READING TEXT —
* START *

Attachment DOJ Petition - Intel

DOJ Petition - Intel

SUPPLEMENT

Petition/LOA

2012-02-14

This document pretains to ITC-T/C-20111123-00355 for Transfer of Control on a International Telecommunications filing.

IBFS_ITCTC2011112300355_941472

                                   Federal Communications Commission                                   DA 12-768


                                              Before the
                                   Federal Communications Commission
                                         Washington, D.C. 20554


In the Matter of                                         )
                                                         )
Intelsat Global Holdings, S.A.                           )        IB Docket No. 11-205
                                                         )
Applications to Transfer Control of Intelsat             )
Licenses and Authorizations from BC Partners             )
Holdings Limited to Public Ownership                     )


                                                    ORDER

     Adopted: May 16, 2012                                             Released: May 16, 2012

By the Chief, International Bureau:


I.        INTRODUCTION

         1. In this Order, we consider a series of applications (the “Application”) filed by Intelsat Global
Holdings, S.A. (“Intelsat”) to transfer control of all the licenses and authorizations held by Intelsat
License LLC, Intelsat New Dawn Company, Ltd., Intelsat USA License LLC, and Intelsat General
Corporation (“Intelsat Licensees”) pursuant to a public offering of newly issued voting shares by Intelsat,
subsequent voting share sales by current shareholders and possible private placements of newly issued
voting shares.1 Based on the record established in this proceeding, we find that grant of the Application
will serve the public interest, convenience, and necessity.2

II.       BACKGROUND

         A.     Description of the Applicants

                   1. Prior to the Proposed Transaction


1
 Intelsat License LLC and Intelsat New Dawn Company, Ltd., Application for Transfer of Control, Narrative, IBFS
File Nos. SAT-T/C-20111123-00225, SAT-T/C-20111123-00226, SES-T/C-20111123-01403, SES-T/C-20111206-
01427, ITC-T/C-20111123-00354, and ITC-T/C-20111123-00355. In October 2011, the Commission granted
authority for the pro forma transfer of control of all space and earth station licenses held by Intelsat Licensees.
These transactions involved the creation of new holding companies and removal of certain other holding companies.
Satellite Communications Services Information, re: Actions Taken, Public Notice, Report No. SES-01390 (rel. Oct.
19, 2011); Policy Branch Information, Actions Taken, Public Notice, DA 11-1713, Report No. SAT-00815 (rel. Oct.

* END *

PROVIDED RECORDS —
* START *

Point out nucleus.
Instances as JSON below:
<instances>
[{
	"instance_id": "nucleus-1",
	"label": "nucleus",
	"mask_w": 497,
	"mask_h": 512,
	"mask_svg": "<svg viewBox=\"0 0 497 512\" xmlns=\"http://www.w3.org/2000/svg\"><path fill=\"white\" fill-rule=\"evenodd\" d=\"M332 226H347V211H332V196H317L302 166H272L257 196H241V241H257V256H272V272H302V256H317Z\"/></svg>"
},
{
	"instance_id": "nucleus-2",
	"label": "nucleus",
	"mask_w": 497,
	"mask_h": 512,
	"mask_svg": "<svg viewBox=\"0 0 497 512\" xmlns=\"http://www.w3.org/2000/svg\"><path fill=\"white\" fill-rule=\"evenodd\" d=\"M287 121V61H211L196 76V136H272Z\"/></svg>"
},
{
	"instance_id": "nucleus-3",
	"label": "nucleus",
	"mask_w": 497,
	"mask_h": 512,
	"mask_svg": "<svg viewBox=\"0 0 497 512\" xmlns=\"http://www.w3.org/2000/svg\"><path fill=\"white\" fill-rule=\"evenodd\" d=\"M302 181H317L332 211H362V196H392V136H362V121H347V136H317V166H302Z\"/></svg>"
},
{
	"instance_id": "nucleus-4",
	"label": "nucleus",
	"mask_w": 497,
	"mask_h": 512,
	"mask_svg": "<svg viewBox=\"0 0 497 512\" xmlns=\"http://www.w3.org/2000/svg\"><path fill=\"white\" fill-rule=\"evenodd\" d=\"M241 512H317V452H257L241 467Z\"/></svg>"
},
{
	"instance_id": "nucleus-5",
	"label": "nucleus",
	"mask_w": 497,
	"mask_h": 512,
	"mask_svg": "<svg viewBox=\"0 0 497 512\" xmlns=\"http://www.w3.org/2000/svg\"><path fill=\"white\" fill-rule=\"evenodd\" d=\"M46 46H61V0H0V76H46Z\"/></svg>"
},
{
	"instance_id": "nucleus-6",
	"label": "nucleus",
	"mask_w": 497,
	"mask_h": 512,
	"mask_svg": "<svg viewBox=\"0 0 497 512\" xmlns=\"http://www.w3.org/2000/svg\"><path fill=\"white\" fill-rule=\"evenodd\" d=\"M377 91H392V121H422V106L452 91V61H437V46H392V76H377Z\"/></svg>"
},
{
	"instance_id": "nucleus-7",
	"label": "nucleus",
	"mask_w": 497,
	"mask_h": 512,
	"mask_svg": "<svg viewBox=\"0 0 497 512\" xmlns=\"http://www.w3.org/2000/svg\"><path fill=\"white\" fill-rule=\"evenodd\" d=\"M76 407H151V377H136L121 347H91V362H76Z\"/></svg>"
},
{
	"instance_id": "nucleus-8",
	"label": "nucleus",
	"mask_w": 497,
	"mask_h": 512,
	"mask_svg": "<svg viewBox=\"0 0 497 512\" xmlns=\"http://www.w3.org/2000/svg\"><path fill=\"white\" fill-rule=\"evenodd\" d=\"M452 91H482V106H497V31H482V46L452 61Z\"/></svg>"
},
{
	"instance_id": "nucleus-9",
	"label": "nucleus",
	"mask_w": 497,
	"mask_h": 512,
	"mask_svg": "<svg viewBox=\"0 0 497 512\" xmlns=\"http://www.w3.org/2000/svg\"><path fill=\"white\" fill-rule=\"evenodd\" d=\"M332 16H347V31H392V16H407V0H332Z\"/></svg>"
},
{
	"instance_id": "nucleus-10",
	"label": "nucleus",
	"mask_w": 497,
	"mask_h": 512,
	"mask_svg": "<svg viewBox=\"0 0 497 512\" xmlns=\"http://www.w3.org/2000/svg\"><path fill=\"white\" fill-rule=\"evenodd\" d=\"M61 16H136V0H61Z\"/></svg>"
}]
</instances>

* END *
* START *

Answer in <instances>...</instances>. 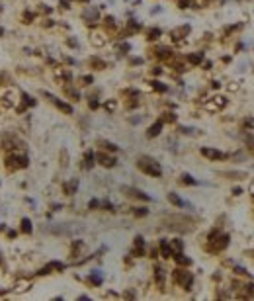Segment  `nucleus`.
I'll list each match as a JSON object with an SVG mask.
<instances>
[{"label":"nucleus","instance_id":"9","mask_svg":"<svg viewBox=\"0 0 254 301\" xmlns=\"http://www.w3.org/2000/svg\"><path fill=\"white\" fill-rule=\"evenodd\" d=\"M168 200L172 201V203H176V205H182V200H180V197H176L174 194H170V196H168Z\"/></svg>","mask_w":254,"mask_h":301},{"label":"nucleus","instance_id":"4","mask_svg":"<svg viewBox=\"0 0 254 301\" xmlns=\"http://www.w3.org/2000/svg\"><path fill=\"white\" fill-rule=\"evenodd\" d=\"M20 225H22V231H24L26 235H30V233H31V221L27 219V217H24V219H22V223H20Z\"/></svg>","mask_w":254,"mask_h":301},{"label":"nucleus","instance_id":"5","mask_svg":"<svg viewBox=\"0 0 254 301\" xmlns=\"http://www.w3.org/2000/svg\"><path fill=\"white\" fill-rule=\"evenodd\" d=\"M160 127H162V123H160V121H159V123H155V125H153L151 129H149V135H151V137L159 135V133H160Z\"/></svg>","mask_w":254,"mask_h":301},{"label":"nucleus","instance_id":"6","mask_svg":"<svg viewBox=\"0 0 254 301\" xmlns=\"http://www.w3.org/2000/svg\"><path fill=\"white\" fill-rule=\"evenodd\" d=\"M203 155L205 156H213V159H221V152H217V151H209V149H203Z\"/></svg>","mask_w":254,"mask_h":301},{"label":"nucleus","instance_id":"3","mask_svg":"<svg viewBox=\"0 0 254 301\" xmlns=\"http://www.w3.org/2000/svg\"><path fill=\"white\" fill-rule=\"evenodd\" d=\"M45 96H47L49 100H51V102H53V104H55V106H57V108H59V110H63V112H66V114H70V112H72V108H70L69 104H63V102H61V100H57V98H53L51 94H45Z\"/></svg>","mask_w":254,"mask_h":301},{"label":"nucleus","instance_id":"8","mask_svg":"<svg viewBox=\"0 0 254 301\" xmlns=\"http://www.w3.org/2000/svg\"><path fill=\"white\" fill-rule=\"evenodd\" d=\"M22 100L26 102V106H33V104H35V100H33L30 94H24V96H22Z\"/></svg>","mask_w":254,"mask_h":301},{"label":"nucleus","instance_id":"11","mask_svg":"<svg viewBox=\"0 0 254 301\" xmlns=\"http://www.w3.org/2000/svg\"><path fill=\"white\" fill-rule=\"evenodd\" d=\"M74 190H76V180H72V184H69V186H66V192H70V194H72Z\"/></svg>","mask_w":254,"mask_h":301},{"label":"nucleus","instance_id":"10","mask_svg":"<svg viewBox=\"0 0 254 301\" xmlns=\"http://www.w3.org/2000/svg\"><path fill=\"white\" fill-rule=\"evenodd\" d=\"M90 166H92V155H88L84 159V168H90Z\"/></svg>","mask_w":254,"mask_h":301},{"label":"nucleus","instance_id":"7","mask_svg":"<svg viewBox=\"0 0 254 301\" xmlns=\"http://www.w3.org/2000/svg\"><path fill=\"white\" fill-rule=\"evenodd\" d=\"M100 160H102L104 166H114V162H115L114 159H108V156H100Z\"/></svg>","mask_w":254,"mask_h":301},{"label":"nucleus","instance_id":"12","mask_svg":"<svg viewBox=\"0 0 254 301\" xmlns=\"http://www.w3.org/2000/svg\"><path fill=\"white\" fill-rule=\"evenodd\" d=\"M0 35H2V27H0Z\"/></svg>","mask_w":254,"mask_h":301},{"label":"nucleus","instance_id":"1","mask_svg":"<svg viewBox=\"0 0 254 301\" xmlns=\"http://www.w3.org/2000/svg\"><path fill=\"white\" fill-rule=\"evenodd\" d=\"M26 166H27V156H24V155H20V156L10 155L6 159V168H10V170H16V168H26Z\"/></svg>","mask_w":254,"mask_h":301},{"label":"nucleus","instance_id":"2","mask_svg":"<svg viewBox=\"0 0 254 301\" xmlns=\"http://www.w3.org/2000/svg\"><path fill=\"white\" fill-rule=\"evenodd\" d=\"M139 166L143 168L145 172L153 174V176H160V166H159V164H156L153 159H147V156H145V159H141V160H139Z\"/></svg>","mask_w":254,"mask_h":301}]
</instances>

* END *
* START *

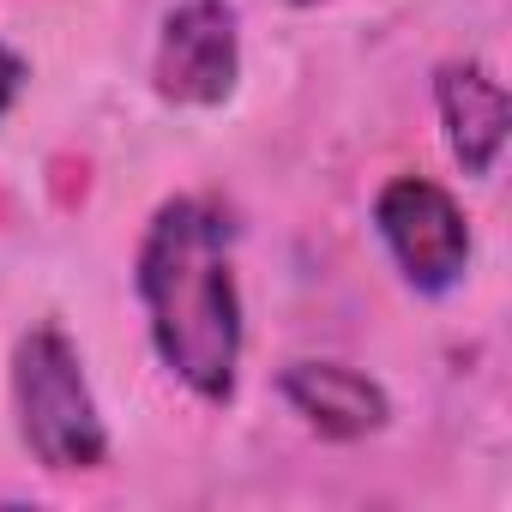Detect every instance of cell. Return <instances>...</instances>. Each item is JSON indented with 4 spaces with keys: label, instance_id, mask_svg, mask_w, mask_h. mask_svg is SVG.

* END *

TASKS AND EXERCISES —
**1.** In the Intelsat transfer order, write out the passage from "1. Prior to" to "SAT-00815 (rel. Oct." again, swapping "Public Notice" for "Official Notice".
**2.** Finish out the next part of the Intelsat transfer order, picking up right after its final line.

ANSWERS TO THE EXERCISE —
**1.**
1. Prior to the Proposed Transaction


1
 Intelsat License LLC and Intelsat New Dawn Company, Ltd., Application for Transfer of Control, Narrative, IBFS
File Nos. SAT-T/C-20111123-00225, SAT-T/C-20111123-00226, SES-T/C-20111123-01403, SES-T/C-20111206-
01427, ITC-T/C-20111123-00354, and ITC-T/C-20111123-00355. In October 2011, the Commission granted
authority for the pro forma transfer of control of all space and earth station licenses held by Intelsat Licensees.
These transactions involved the creation of new holding companies and removal of certain other holding companies.
Satellite Communications Services Information, re: Actions Taken, Official Notice, Report No. SES-01390 (rel. Oct.
19, 2011); Policy Branch Information, Actions Taken, Official Notice, DA 11-1713, Report No. SAT-00815 (rel. Oct.

**2.**
14, 2011). We granted an extension of the deadline for consummation of these transactions to April 10, 2012 on
December 13, 2011. On March 16, 2012, Intelsat filed a request for a further 120 day extension request, ending on
August 8, 2012 to consummate these transactions but subsequently closed on the transactions. Intelsat
consummated the transactions on April 10, 2012 and filed the consummation notice on April 23, 2012. Letter from
Jennifer D. Hindin, Counsel for Intelsat to Marlene H. Dortch, Secretary, Federal Communications Commission,
Apr. 23, 2012.
2
  Intelsat Global Holdings, S.A. also filed a transfer of control application for its Private Land Mobile Radio
Licenses in File No. 0004961083, which will be addressed separately.


                                       Federal Communications Commission                                    DA 12-768


         2. Intelsat, a Luxembourg company, is the indirect parent company of the Intelsat Licensees.3
Intelsat’s controlling parent company is BC Partners Holdings Limited (“BCP”), a United Kingdom-
based investment firm organized under the laws of Guernsey.4 BCP is owned by seventeen individual
shareholders5 and currently indirectly owns approximately 71.9 percent voting equity interests in Intelsat
and has the power to elect a majority of the six members of the Intelsat Board of Directors.6 Silver Lake
Group, L.L.C. (“SLP”), a U.S.-based investment firm, controls entities which indirectly own
approximately 15.87 percent of the voting interests in Intelsat.7 The managing members of SLP are three
U.S. citizens: James Davidson, Glenn Hutchins and David Roux.8 Other investors, including Credit
Suisse, Ridgemont Equity Partners and members of Intelsat’s management hold the remaining equity
interests in Intelsat.9

                     2. After the Proposed Transaction

         3. Upon the closing of the transaction, Intelsat10 will be owned by its existing owners plus the
owners of the newly issued shares.11 At that point, the shares of Intelsat will be publicly traded and
Intelsat’s current owners will have the option of further reducing their ownership interests. The
percentage of voting interest each shareholder will have will depend on the number of common shares
issued and sold. Intelsat believes that no one entity or individual will hold 50 percent or more of the
voting shares in Intelsat after the transaction is completed. BCP would no longer have voting control
through a majority of stock.12

         4. Intelsat states that the Board of Directors will continue to be its governing body after the
transaction. Intelsat envisions that the Board of Directors will have eight members who will be elected by
shareholders, who will be given one vote per common share, at a general meeting. Intelsat believes there
is a significant chance that BCP will no longer be empowered to elect a majority of directors.13

           B.      Description of the Transaction

        5. Intelsat will offer newly issued voting shares to the public and may sell additional shares
through private placements. Subsequently, current owners may reduce their shareholdings through
3
    Application at 2.
4
    Id. at 3.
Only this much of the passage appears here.